Gerade lese ich über Paul Celan, aus dessen Todesfuge obiges Zitat stammt, dass er, als er im Dezember 1947 aus Rumänien nach Wien übersiedelte, wohl, um zu verhindern, auf Dauer zum Sowjetbürger zu werden, sich von Österreich schwer enttäuscht fand. Jenes Land, welches er mit Namen wie Trakl und Rilke, Kafka und Schnitzler, Hofmannsthal und Kraus, Musil und Broch verband, zeigte sich ihm provinziell und mit einem fortlebenden Faschismus.

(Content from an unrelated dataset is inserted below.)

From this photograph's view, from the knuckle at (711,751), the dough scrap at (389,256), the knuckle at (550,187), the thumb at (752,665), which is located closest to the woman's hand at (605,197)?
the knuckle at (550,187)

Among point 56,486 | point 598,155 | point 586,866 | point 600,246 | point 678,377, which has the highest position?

Kein Wunder, dass es ihn im Juli 1948 weiter nach Paris zog, jener Stadt, deren Fluss ihm 22 Jahre später ein nasses Grab gewähren sollte, das er freiwillig wählte.
Zurück zu Österreich und dem fortlebenden Faschismus:
Es war im Winter 1974, dass mein Freund Jürgen und ich Skiurlaub in Österreich machten auf einer Hütte mitten in den Bergen. Zu Sylvester waren wir von Österreichern auf ihre Hütte eingeladen worden; dort wollten diese mit Freunden und Bekannten in größerer Runde das Neue Jahr begrüßen.
So machten wir uns in der Dunkelheit auf den gut eine halbe Stunde dauernden Fußweg durch die verschneite Bergwelt und waren richtig froh, als wir erkannten, die Hütte gefunden zu haben.
Man hatte uns wohl kommen sehen. Denn als wir gut gelaunt die Türe öffneten, saßen die Anwesenden uns zugewandt, um den Clou zu genießen, den zwei Männer sich ausgedacht hatten; uns Deutschen wollten sie eine besonderes Vergnügen bereiten: Sie saßen da, der eine mit unverkennbar aufgemaltem Hitler-Schnauzer und notdürftig zurechtfrisierter Hitlerfrisur, der zweite mit einer unverkennbar originaleren Frisur, dafür schlechterem Oberlippenbart ...
Ich sehe noch die Augen vor mir, die auf uns gerichtet waren, voller Erwartung, wie wir reagieren würden und bereit, samt ihren stolzen Eignern in schallendes Gelächter auszubrechen.
Doch wir erfüllten die Erwartungen nicht. Ich weiß noch wie heute, wie sehr Jürgen und mir die Gesichtszüge entgleisten, ja, ich konnte kaum mein Entsetzen verbergen über diese Geschmacklosigkeit, zwei jugendliche Nachkriegsdeutsche auf diese Weise zu begrüßen.
Wir blieben nicht sonderlich lange.
Ich weiß noch, wie lange ich innerlich den Kopf schütteln musste über diese unerwartete Tatsache, dass auf so einer Hütte in den Bergen solches Gedankengut noch so lebendig war.
Dies alles geschah nur wenige Jahre - das wird mir heute bewusst, da ich zu Celans Todesfuge schreibe -, nachdem dieser Dichter in der Seine Selbstmord beging.
Dieser jüdisch-bukowinische Dichter mit französischen Pass wusste, warum er zeitlebens Deutschland vermied und Österreich schneller, als ihm selbst lieb war, wieder verließ.
Ihn würde der Neofaschismus, den es im Osten Deutschlands in viel größerem Ausmaß gibt, als die Medien es sich erlauben, darüber zu schreiben, noch einmal töten.